A Catwalk environment consists of the catwalk server process running on file server where target files to be read or written are located and the Catwalk client processes running on compute nodes to access the target files. The Catwalk srver process and the client processes are both created by the catwalk command. When a Catwalk server process is created on the server node, it sets an environment variable whose value consists of server host name and a port number. When this environment variable is set and effective, it is called Catwalk environment.
Unfortunately, current implementation allows users only have either on-demand file staging system or MPI-IO parallel file system.
The Catwalk server process must be invoked with the -nhosts option followed by the number of hosts (not the number of processes). Then the Linux command or user program invoked under the Catwalk client process can access the files on the file server.
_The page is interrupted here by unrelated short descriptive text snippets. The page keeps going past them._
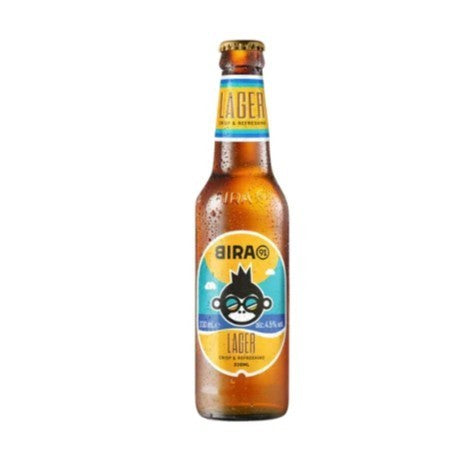 Beer BIR Bira 91 Lager Pint 330ml X24 /DUS Bottle Pack INDIA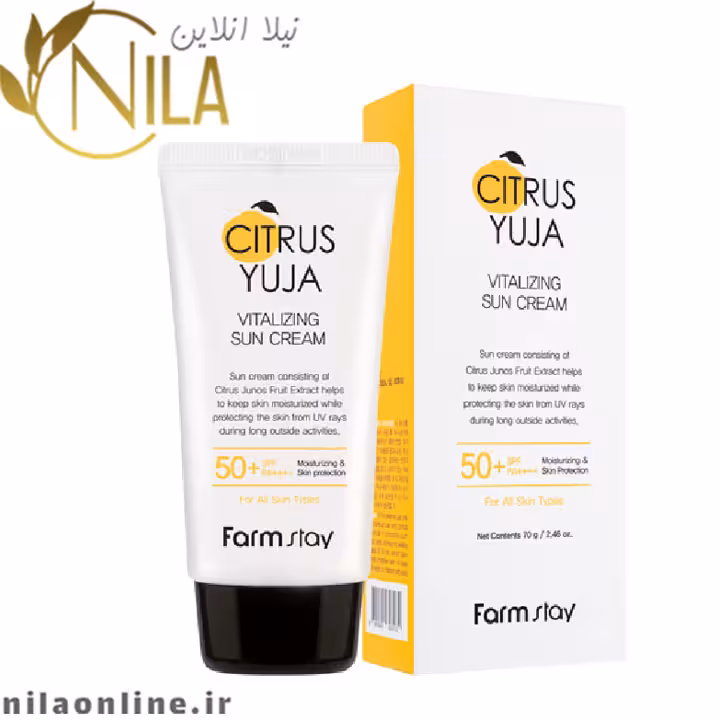 کرم ضد آفتاب یوجا فارم استی مدل citrus yuja وزن 70 گرم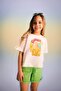Girls' Crop Printed Short Sleeve T-Shirt A1758A823Hs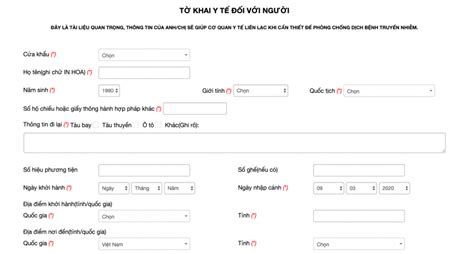Hướng Dẫn Chi Tiết Các Bước Khai Báo Y Tế Toàn Dân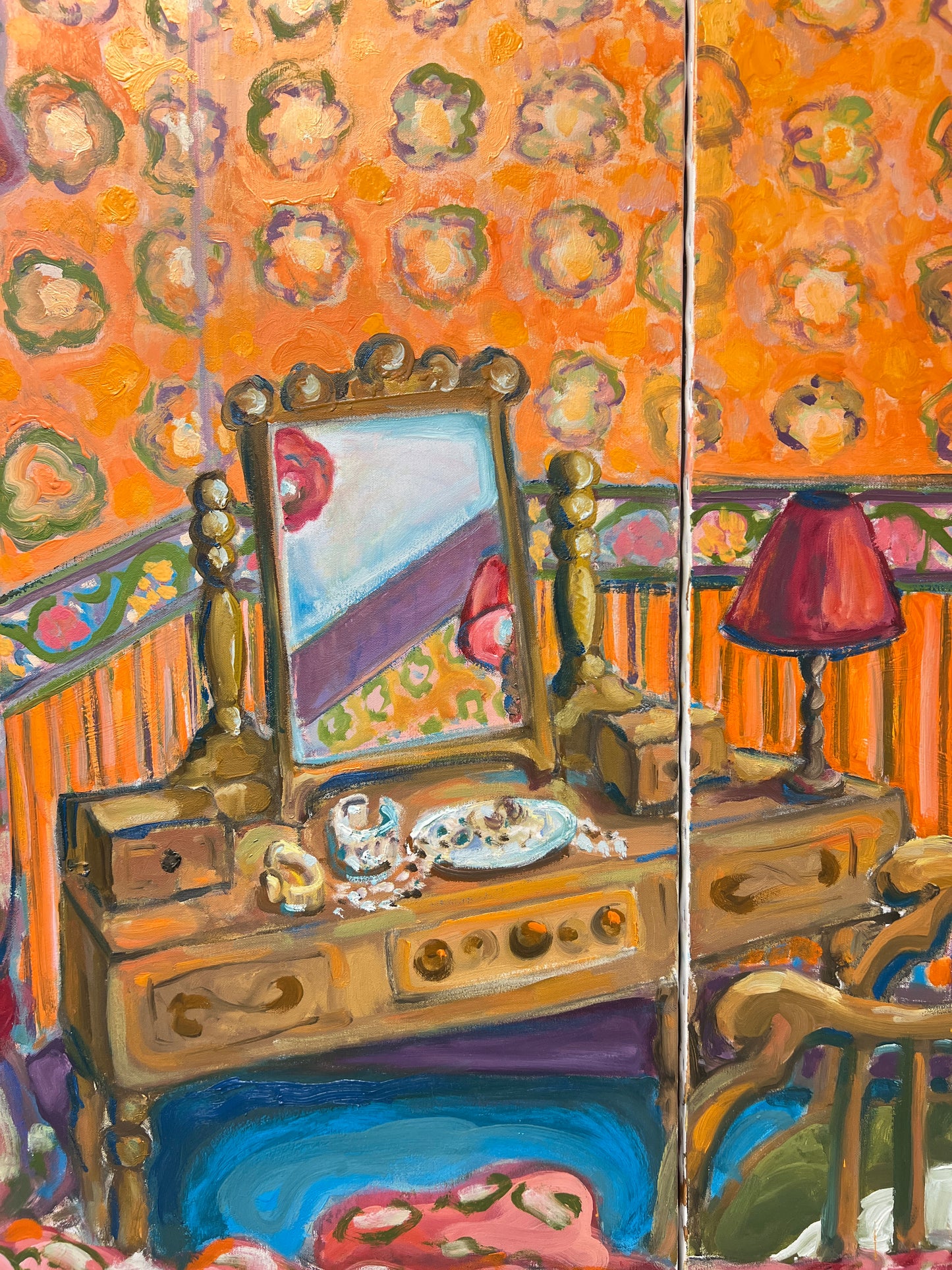 The Bedroom Triptych - ISOBEL COLVILLE Scottish | 1935 - 2025
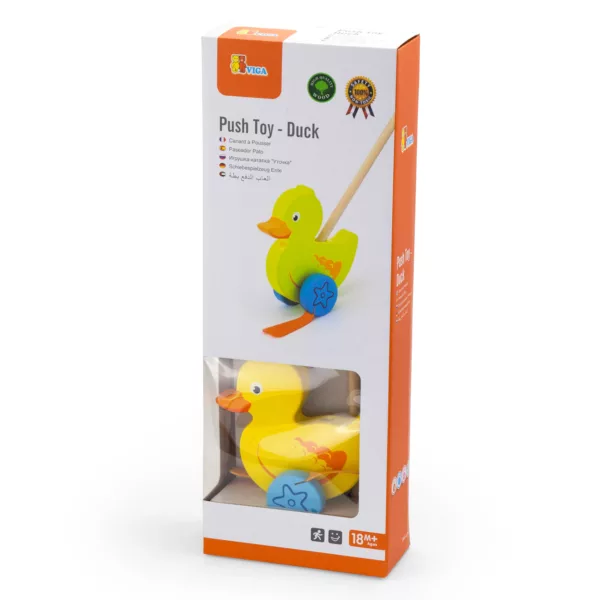 Animal à pousser, canard en bois - 50961 - New Classic Toys – Image 2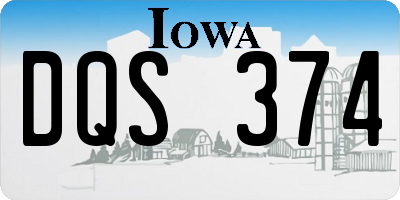 IA license plate DQS374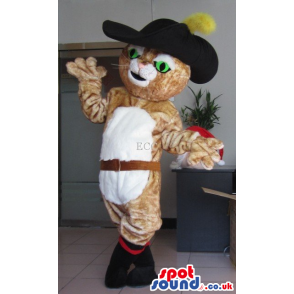 It Cat In Boots Popular Classic Tale Story Character Mascot -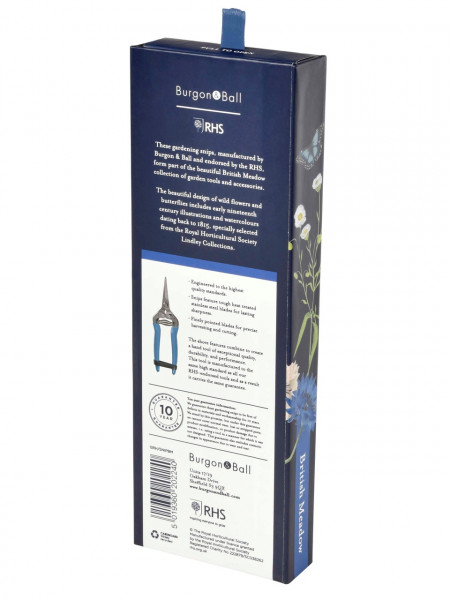 British Meadow, Blumen- u. Ernteschere Präsentbox hinten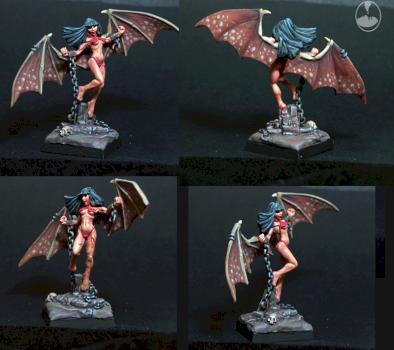 Chained Succubus by belminiart
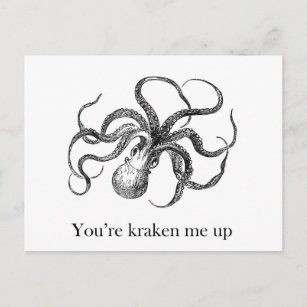 'You're kraken me up' Postcard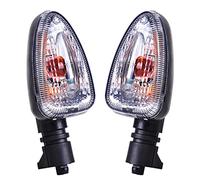 CKryzillix Clignotant LED Moto, Clignotant Moto 1Pair Moto Clear Turn Turn Signal Indicateur Lampe D'éclairage Utilisation Adaptée pour BMW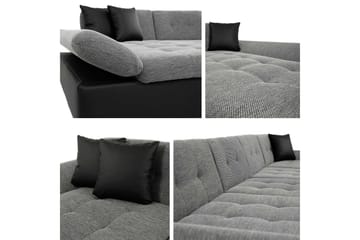 Dewitt Bäddsoffa Dubbeldivan 5-sits - Grå - Möbler - Soffa - Bäddsoffa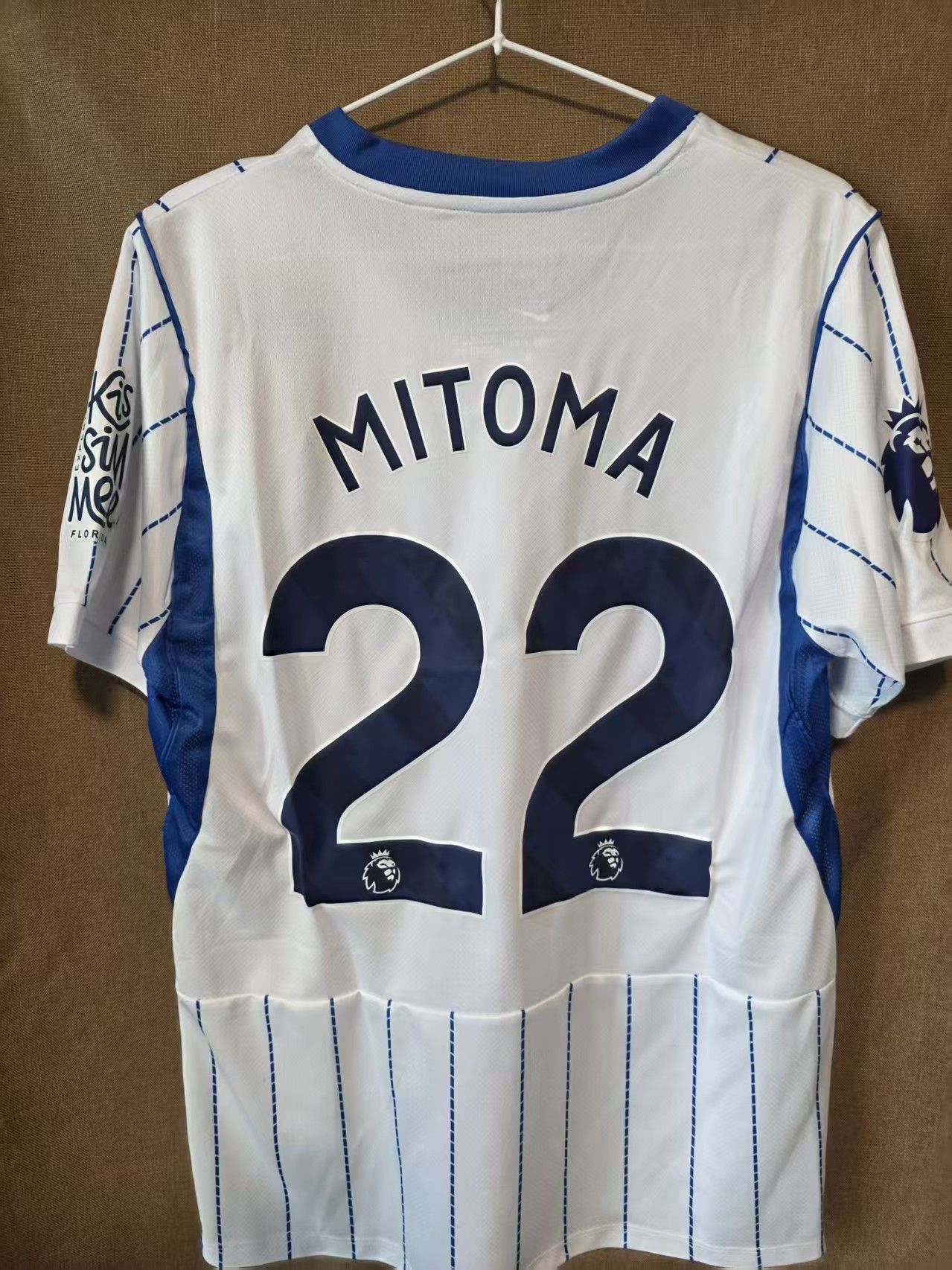 Other 2024 25 Brighton 22 Kaoru Mitoma Jersey Away Player Edition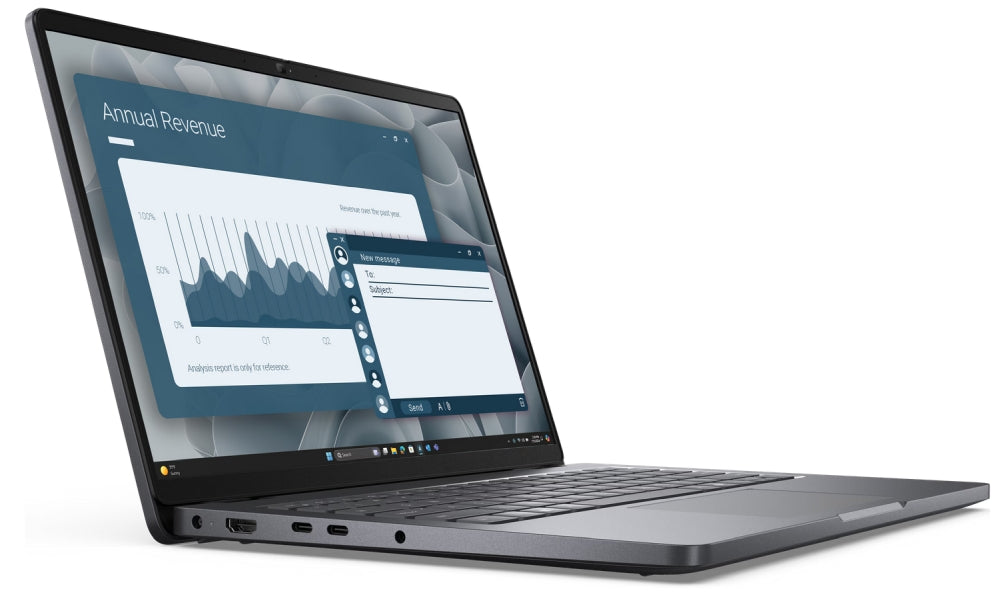 Dell Pro 14 PC14255, AMD Ryzen 5 PRO 230 (22 MB кеш, 6 ядра, до 4,9 GHz, 16 TOPS NPU), 14" FHD+(1920x1200) IPS, 300 nits AG, 16 GB: 1 x 16 GB, DDR5, 5600 MT/s, 512 GB SSD, AMD Radeon 760M графика, FHD HDR IR камера и микрофон, Wi-Fi 6E, FPR, Backlit Kb,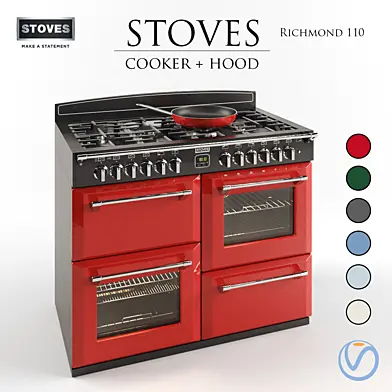 Stoves Richmond 110 cooker + hood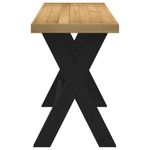 Casa si Gradina - Mobilier - Mese si birouri - Birouri - Birou NOAIN Picioare in forma X 120x50x75 cm lemn masiv de pin - Infinity.ro
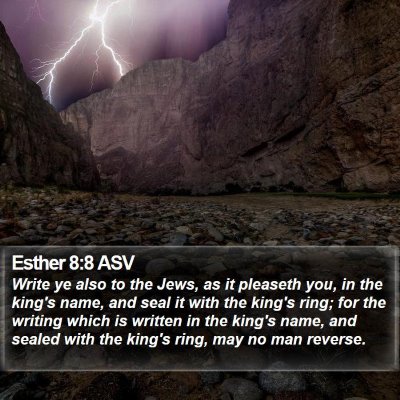 Esther 8:8 ASV Bible Verse Image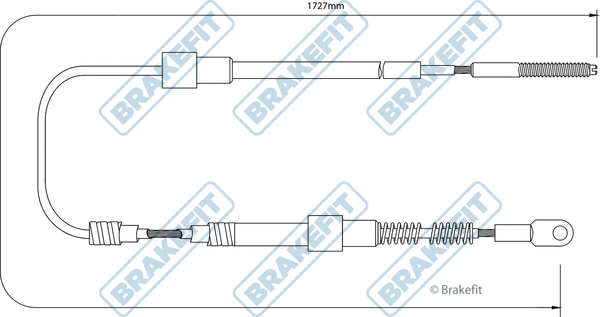 Cable Pull, parking brake (BBC3022)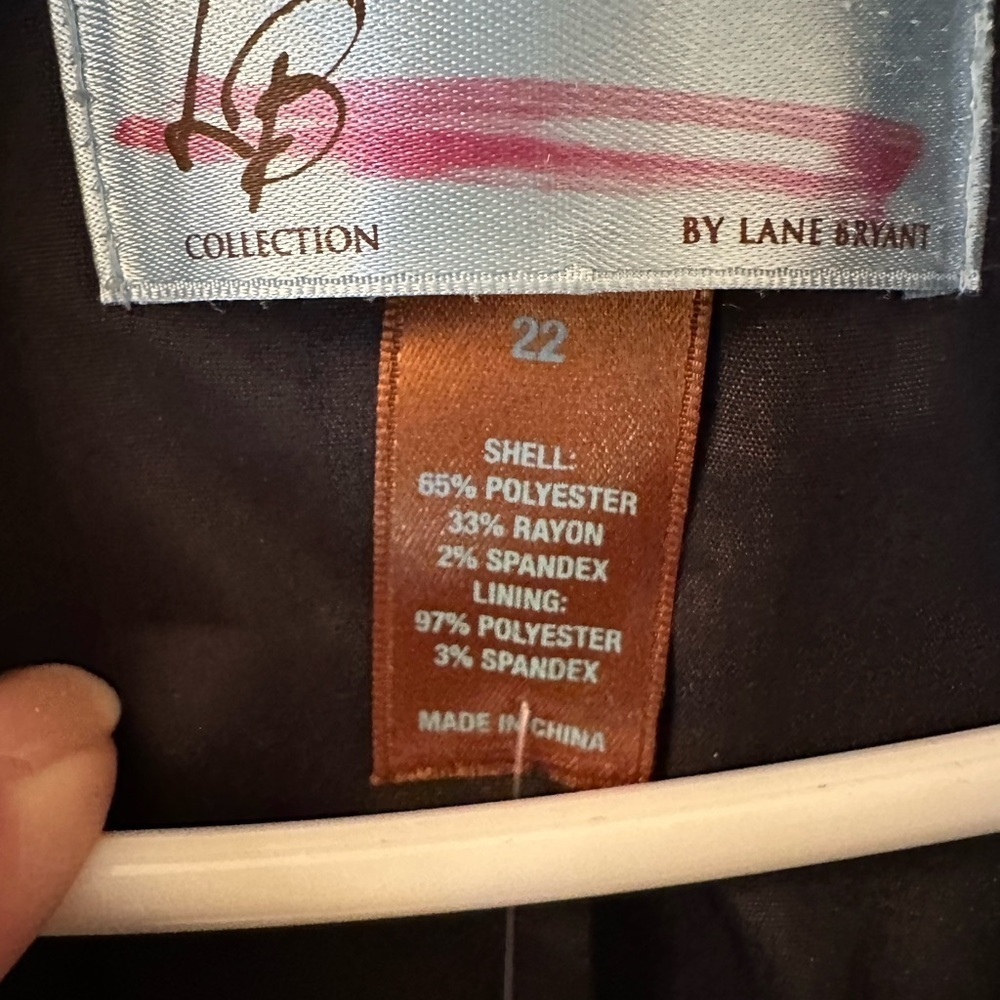 Lane Bryant Black Embroidered Blazer - Picture 5 of 7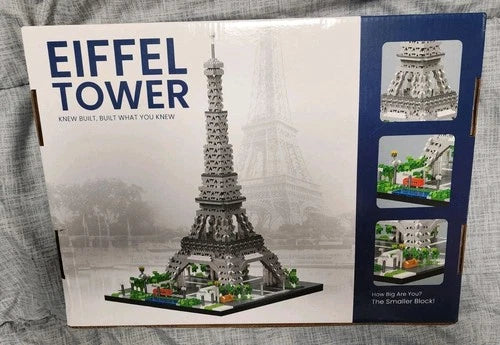 Famous French Architecture Eiffel Tower Architecture Blocks Set 8986 Boxed 14+
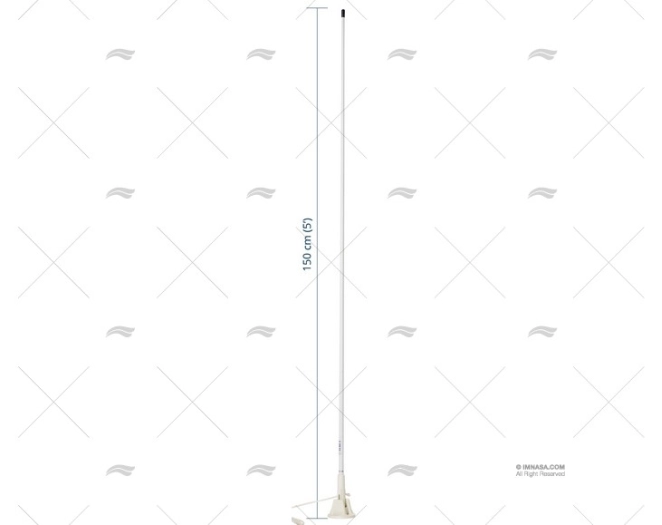 ANTENA VHF 1.50MT 3dB ABATIBLE SCOUT SCOUT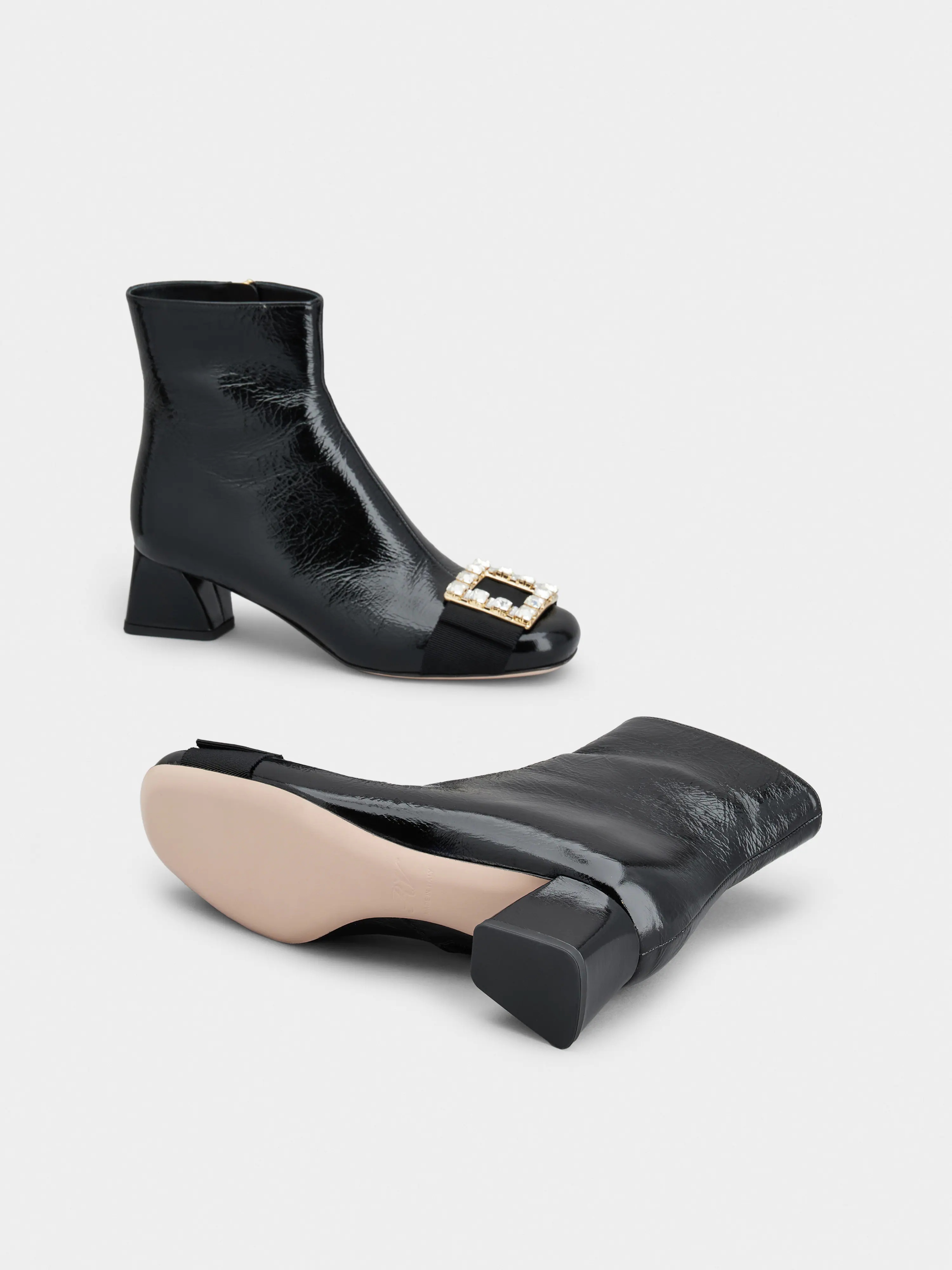 Très Vivier Booties in patent leather - 6
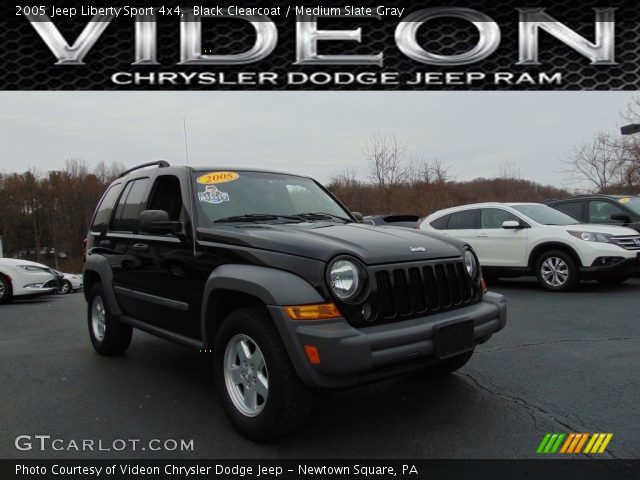 2005 Jeep Liberty Sport 4x4 in Black Clearcoat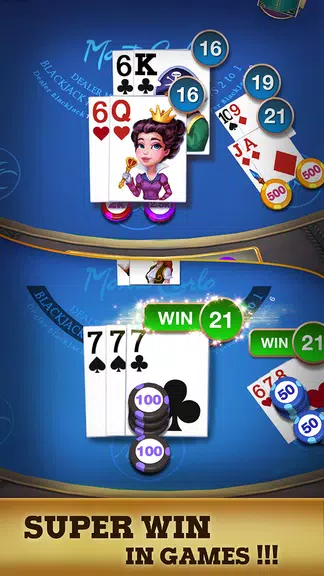 Blackjack 21 - Black Jack Game  Screenshot 4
The filename to be the target of on-demand file staging must not include any slash (/) character (i.e. basename). When a file exists on the current directory of the compute nodes having the same name, then the local file is accessed and no file staging takes place.
The input files are copied from the server node to the current directory of comute nodes when the program tries to open the files which are absent at that moment. The location of input files on the server node can be specified by the path option followed by colon (:) separated list of dirctories. The search begins from the leftmost directory on the list.
The output files are copied to the server node when the program terminates. The location of the output files on the server node can be specified with the -dir option followed by a directory name. When the dir option is omitted and the path option is specified, then the leftmost directory name would be the location of the output file.
Catwalk assumes that the current directory of the compute nodes are on the local disk. Otherwise the results are not guaranteed. When the current directory is in an NFS region, a catastrophic behaviour may happen especially when the number of hosts are large.
When the Catwalk environment is create in an MPI-IO mode, then any accesible files on the server node can be accessed via the MPI-IO functions called by the program running on client nodes. The location of the temporary files on the compute nodes can be specified with the -dir option followed by a directory name. The input files is copied to the directory on the compute node and the output files are copied from the directory to the server node when the MPI_File_close() function is called.
The Catwalk MPI-IO implementation is also called "Catwalk_ROMIO" and can work with the ssh command and the 3rd party batch job scheduler. See catwalk-romio(7) man page for more details.
There is no such restriction with the MPI-IO feature of Catwalk with the -mpiio option.